Minha irmã mora na Noruega, trabalha em um hospital, não raros são as mensagens pedindo cuidado e narrando os cuidados que o País tem tomado nas fronteiras, o desabastecimento nos mercados, enfim todas as consequências, advindas da pandemia criada pelo vírus que para alguns organismos de mostrou-se letal.
Mas, afinal o que há por trás desta cortina perigosa que o vírus mostra sobre o comportamento humano no aspecto psíquico?

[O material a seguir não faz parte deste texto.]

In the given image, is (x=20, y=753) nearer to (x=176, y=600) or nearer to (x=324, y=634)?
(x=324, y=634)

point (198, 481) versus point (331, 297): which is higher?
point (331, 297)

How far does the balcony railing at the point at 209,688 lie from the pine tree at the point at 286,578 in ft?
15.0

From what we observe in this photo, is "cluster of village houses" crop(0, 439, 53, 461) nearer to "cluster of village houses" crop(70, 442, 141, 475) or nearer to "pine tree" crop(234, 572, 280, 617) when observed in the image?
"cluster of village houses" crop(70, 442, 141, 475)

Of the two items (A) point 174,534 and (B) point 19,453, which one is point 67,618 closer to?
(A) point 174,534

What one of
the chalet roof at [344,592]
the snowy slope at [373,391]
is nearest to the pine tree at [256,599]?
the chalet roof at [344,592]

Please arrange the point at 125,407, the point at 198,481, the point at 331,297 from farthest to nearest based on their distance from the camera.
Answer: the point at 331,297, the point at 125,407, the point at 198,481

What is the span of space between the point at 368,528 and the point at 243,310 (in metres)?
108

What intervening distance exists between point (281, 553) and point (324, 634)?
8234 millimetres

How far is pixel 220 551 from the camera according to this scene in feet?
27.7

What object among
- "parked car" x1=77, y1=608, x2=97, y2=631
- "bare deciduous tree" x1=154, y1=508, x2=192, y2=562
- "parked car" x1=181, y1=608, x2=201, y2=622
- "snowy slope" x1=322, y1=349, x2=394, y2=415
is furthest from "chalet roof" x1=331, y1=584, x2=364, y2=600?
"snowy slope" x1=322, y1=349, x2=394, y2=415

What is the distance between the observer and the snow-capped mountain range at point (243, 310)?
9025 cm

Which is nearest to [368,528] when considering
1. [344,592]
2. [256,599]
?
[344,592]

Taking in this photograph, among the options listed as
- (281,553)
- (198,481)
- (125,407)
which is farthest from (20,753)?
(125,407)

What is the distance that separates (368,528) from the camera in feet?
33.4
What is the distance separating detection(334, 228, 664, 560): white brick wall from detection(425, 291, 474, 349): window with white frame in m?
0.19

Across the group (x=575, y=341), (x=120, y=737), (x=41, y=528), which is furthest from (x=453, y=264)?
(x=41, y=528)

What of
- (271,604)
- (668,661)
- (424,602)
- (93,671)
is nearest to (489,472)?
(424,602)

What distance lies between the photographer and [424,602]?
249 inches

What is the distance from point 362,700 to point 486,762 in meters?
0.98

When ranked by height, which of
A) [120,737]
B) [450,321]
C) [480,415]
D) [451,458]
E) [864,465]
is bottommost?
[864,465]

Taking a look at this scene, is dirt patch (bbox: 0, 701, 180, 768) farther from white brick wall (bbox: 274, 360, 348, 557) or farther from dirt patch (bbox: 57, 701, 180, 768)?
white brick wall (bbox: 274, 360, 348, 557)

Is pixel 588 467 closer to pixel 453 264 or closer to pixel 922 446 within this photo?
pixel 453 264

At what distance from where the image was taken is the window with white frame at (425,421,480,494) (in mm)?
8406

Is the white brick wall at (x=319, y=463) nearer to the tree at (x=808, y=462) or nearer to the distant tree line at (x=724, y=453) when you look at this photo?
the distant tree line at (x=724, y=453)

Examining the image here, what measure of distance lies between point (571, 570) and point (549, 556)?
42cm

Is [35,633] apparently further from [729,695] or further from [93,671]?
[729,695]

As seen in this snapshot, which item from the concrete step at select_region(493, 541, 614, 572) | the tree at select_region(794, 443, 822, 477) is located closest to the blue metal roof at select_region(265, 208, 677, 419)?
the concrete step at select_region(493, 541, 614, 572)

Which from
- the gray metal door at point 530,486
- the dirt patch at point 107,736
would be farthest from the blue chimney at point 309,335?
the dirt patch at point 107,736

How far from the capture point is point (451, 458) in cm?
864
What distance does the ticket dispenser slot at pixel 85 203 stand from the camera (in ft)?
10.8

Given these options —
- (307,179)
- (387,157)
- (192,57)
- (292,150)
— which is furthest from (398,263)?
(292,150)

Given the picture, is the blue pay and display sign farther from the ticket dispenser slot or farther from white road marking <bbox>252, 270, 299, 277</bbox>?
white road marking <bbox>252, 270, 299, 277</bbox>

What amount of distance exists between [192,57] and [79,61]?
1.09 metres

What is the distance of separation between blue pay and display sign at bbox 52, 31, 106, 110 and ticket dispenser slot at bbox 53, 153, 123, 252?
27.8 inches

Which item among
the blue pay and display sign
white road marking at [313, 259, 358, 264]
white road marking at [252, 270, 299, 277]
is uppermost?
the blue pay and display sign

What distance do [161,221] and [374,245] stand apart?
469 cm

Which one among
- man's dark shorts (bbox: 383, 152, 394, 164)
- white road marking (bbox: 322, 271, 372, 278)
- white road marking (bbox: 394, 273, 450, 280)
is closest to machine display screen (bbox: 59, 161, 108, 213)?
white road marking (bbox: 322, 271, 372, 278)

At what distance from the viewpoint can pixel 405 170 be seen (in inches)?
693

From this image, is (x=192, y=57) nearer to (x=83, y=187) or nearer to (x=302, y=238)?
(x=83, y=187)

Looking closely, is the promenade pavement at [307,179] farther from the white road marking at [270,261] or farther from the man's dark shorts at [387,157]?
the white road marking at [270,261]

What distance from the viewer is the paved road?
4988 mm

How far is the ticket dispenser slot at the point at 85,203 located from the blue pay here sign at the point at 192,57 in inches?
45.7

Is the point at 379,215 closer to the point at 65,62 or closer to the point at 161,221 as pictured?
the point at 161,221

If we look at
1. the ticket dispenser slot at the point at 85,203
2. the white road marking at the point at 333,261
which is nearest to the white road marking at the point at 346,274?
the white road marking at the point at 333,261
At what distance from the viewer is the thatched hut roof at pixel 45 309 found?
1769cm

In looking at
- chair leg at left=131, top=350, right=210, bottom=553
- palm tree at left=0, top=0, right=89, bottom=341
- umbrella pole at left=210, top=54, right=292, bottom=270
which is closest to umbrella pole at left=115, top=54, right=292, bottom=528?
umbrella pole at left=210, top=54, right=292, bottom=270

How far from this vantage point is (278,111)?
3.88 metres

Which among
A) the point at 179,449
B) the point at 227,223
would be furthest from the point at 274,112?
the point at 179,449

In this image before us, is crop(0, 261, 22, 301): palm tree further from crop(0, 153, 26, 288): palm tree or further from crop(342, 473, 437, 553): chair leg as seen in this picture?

Para a psicologia dos Esquemas mentais nas apreciações de Young, corrente teórica com a qual me formei, oferece profundo entendimento a respeito destes modelos de funcionamento mental. Inicialmente explicar que por Esquemas compreendemos a busca por respostas, que tragam coerência de forma a serem entendidas cognitivamente e aceitas, como padrões interpretativos capazes de
explicar as experiências de vida. Isto tudo, se refere a crença, que individualmente cada um criou e que formou sua compreensão de mundo e de si mesma. O que quero dizer é que nestes tempos de incertezas, nossos esquemas disfuncionais, são capazes de assumir formas inimagináveis e doentes, transformando um ambiente propício a ansiedade, um cavalo de batalha. O problema está no ambiente? Ok ….pode estar, mas está em nós também, na forma como vemos e atuamos no mundo. Muitas pessoas fragilizadas psiquicamente, aumentarão ainda mais seus campos de vulnerabilidades e não serão capazes de assumir, de forma competente e independente, as responsabilidades do cotidiano, com medos, visíveis, invisíveis, reais ou imaginários. Certamente será um tempo fértil para pessoa com diagnóstico de esquema de vulnerabilidade. Contudo, com um agravante, sem ter em quem apoiar, pois que a época clama por individualidade nociva. Lembrando que estes esquemas mentais desadaptativos, não realizam discriminações finas, tudo vira uma coisa só.
Nosso tempo está rodeados pela incerteza, tudo muda e muda rapidamente num cenário impreciso, em contínua construção, para o bem ou para o mal. Muitos são os dilemas acerca da condição humana; que lugar ocupamos, quem somos, para onde vamos. Zygmunt Bauman visita ideias interessantíssimas sobre a constituição e a desconstituição da individualidade nestes tempos modernos. Seja por meio da linguagem, da necessidade de autorrepresentação, e dos esforços por autorrealização, com reflexo direto na interação com outros.
Fazendo deste limão, uma limonada.
É fato que aumentou o interesse da humanidade por tratamentos capazes de contribuir efetivamente para a superação dos transtornos de personalidade e dos comportamentos dependentes. Temos leituras de diversas áreas do conhecimento, alguns com estímulos sérios e pesquisas eficientes para a construção de uma visão mais significativa. A contribuição da psicoterapia tem sido inquestionável.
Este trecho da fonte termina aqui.